The task would be a major undertaking for schools, and some are critical that it could be done, at least this year.

"The problem is, for us to gear up in schools for a major deal like this in the fall would be difficult," said Ann Hoxie, a school nurse also on the state's vaccine advisory panel. "That's a massive effort in a short window of time."

An effort, many say, that may be well worth it.

February 6, 2007

Outbreak Among High School Wrestlers

An outbreak of herpes has infected 40 wrestlers from 16 high schools, according to the Pioneer Press.

Last week the Minnesota State High School League put a halt to all inter-school competitions and any contact among wrestlers in practice within schools for eight days; the moratorium will be over Wednesday.

The wrestlers were diagnosed with herpes gladiatorum, a form of the herpes virus that is transmitted by skin-to-skin contact. The disease typically manifests itself as lesion on the face and neck.

Of the 40 cases reported, all but one involved wrestlers in the 189-, 215- and 285-pound weight classes. The other was in the 160-pound class.
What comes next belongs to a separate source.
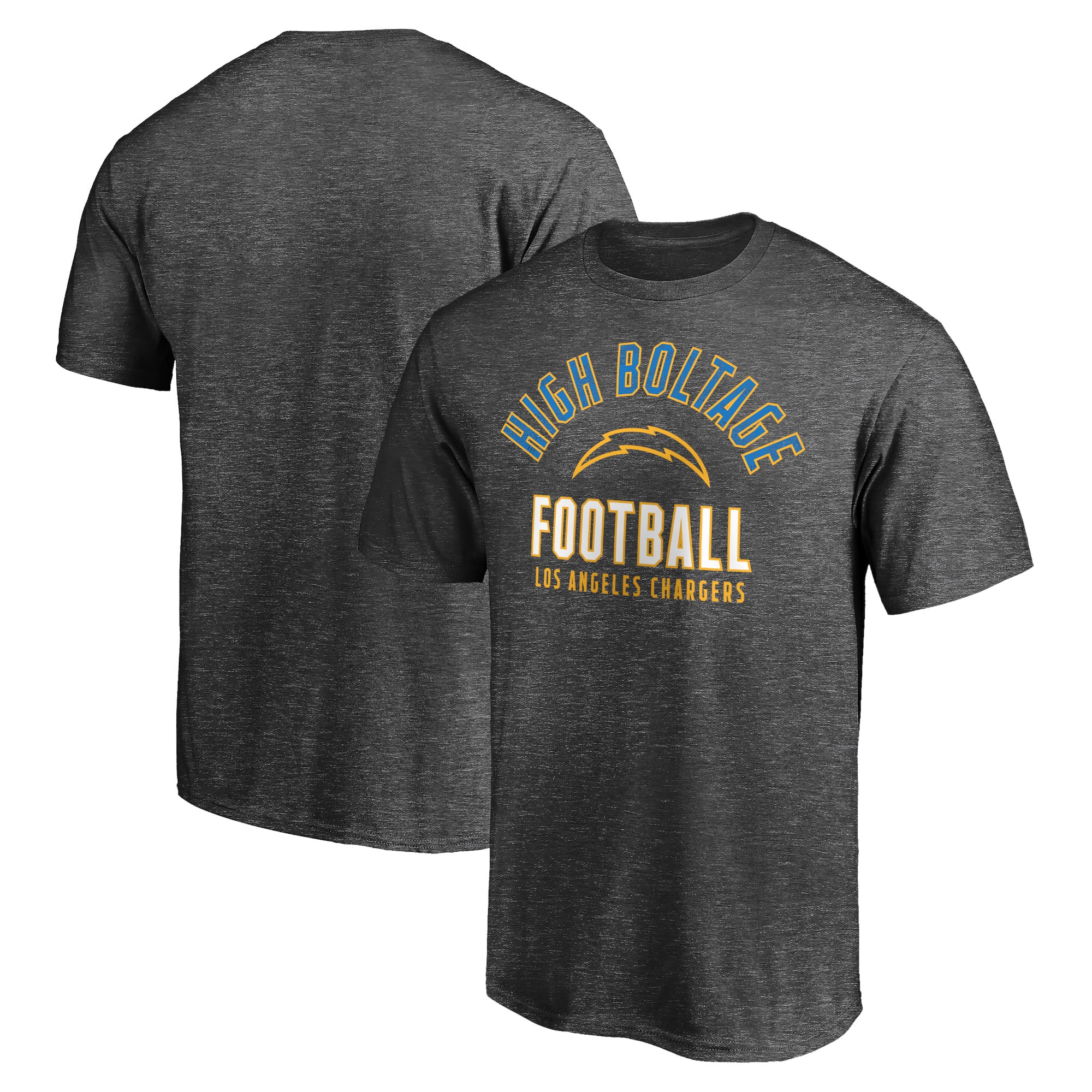 Men's Charcoal Los Angeles Chargers Nickname Arc T-Shirt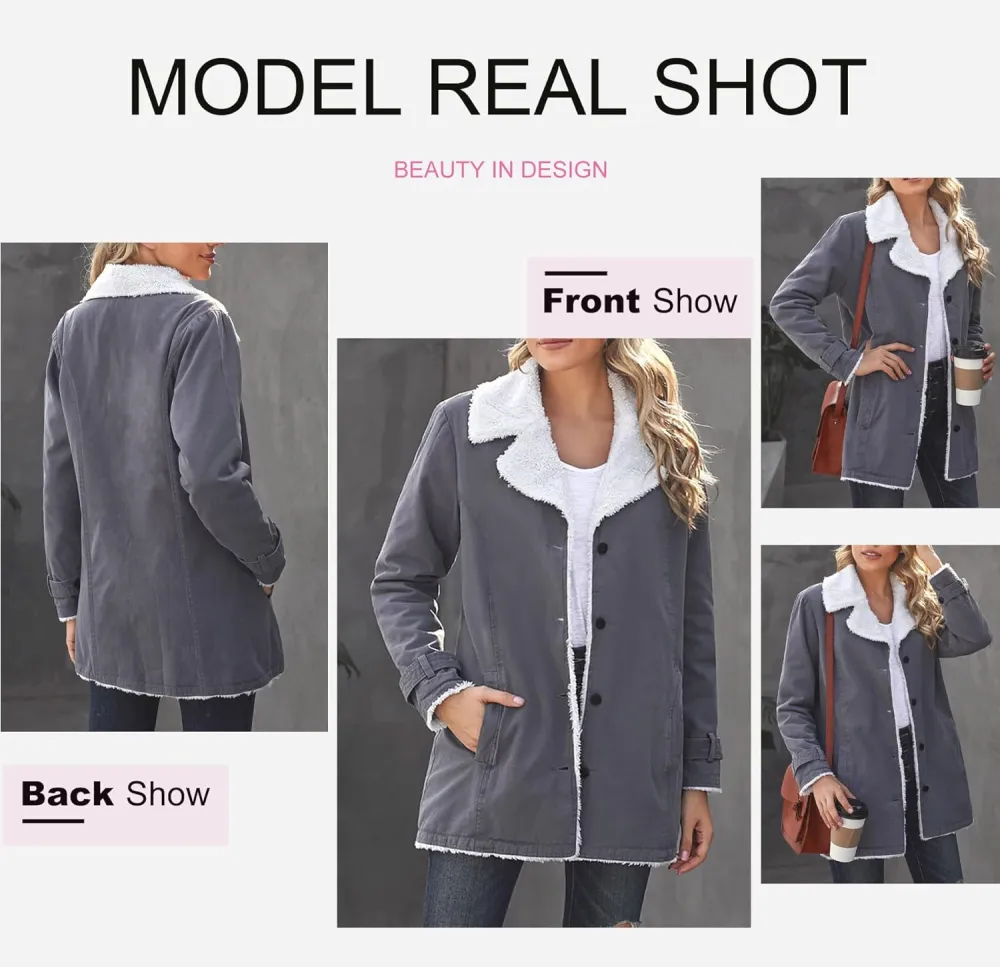 Womens Winter Warm Jean Jacket Stand Collar Wool Liner Sherpa Denim Coats Thicker Outerwear with Pockets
Skin infections are not uncommon among wrestlers; the MSHSL's Web site even includes a form for wrestling coaches to fill out to report infections among team members.

The origin of this particular outbreak has not been determined.

Only some meets originally scheduled during the 8 day moratorium have been rescheduled, the MSHSL says it is up to the individual schools whether to reschedule all meets or not.